◆ **REQUIRED TASK**:
Report how many of the lines below contain the string "bbox" with matching case. Give only the number.

◆ **EXERCISE INPUTS**:
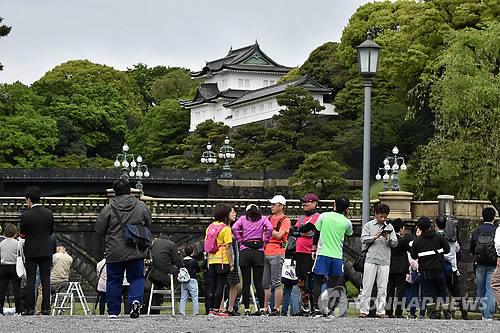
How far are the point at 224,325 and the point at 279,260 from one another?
3.83m

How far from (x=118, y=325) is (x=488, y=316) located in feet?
21.2

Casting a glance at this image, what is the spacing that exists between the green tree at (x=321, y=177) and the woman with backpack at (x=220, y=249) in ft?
149

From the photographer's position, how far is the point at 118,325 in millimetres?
14461

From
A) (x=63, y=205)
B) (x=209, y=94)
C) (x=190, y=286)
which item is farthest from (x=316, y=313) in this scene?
(x=209, y=94)

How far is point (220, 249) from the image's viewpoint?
18.0 meters

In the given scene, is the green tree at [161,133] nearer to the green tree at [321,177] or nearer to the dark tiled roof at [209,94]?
the dark tiled roof at [209,94]

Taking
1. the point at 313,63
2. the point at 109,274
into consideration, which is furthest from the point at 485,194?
the point at 313,63

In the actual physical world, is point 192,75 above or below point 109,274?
above

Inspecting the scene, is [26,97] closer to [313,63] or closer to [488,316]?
[313,63]

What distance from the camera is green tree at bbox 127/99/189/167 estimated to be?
97.2m

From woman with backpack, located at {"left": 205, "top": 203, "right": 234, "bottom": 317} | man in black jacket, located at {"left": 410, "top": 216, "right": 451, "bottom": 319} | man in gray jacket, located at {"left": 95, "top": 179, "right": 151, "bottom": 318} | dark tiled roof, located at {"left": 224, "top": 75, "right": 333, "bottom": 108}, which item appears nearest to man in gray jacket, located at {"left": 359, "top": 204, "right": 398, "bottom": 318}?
Answer: man in black jacket, located at {"left": 410, "top": 216, "right": 451, "bottom": 319}

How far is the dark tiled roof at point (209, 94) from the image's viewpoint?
106625mm

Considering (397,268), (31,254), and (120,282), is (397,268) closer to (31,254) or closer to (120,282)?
(120,282)

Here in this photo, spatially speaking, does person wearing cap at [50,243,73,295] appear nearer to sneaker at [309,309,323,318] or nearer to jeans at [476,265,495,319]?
sneaker at [309,309,323,318]
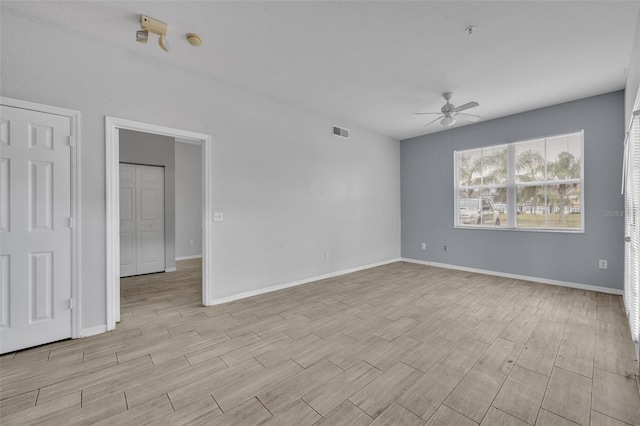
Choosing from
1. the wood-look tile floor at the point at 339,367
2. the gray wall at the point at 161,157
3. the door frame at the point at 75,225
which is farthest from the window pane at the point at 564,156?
the gray wall at the point at 161,157

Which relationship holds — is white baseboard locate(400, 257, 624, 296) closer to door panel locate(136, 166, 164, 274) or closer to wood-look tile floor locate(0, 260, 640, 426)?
wood-look tile floor locate(0, 260, 640, 426)

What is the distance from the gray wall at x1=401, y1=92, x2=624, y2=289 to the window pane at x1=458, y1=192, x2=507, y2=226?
0.61ft

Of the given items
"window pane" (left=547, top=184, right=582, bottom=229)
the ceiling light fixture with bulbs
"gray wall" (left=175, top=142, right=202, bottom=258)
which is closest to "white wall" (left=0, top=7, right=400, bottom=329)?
the ceiling light fixture with bulbs

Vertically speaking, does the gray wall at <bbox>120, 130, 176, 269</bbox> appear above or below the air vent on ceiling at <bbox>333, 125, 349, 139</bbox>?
below

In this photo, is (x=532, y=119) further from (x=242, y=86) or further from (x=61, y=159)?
(x=61, y=159)

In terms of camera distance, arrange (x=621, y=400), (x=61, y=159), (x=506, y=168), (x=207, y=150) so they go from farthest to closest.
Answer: (x=506, y=168) < (x=207, y=150) < (x=61, y=159) < (x=621, y=400)

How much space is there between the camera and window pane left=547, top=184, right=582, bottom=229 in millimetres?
4207

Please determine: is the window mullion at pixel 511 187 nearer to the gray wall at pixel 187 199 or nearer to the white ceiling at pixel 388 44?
the white ceiling at pixel 388 44

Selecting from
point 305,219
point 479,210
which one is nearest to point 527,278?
point 479,210

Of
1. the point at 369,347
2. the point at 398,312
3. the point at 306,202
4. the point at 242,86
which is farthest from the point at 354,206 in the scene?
the point at 369,347

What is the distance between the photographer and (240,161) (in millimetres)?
3762

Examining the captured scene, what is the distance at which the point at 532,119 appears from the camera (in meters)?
4.56

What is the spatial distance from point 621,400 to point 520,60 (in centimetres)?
322

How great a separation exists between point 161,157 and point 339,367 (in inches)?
209
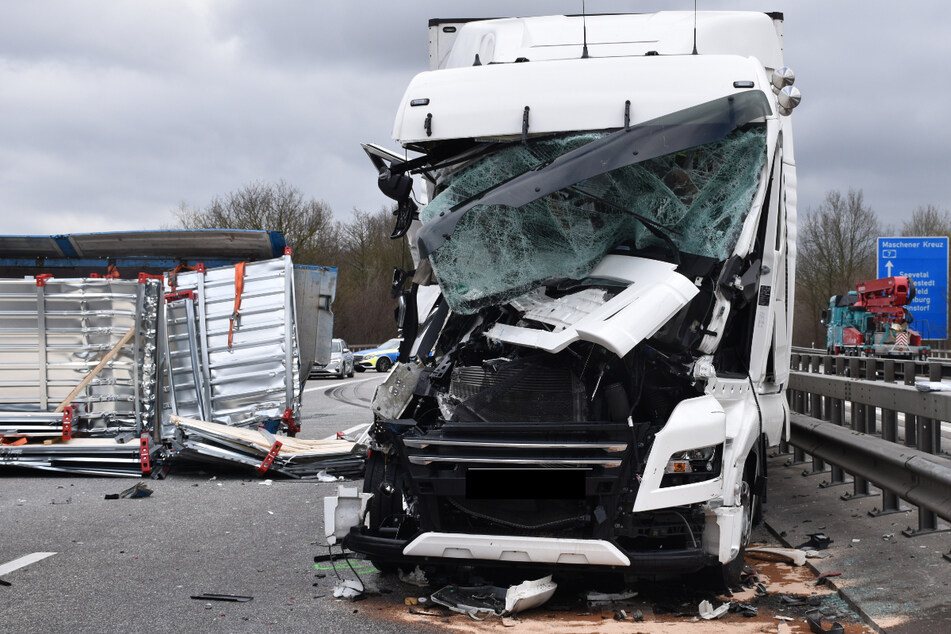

◆ **TASK ANSWER**:
2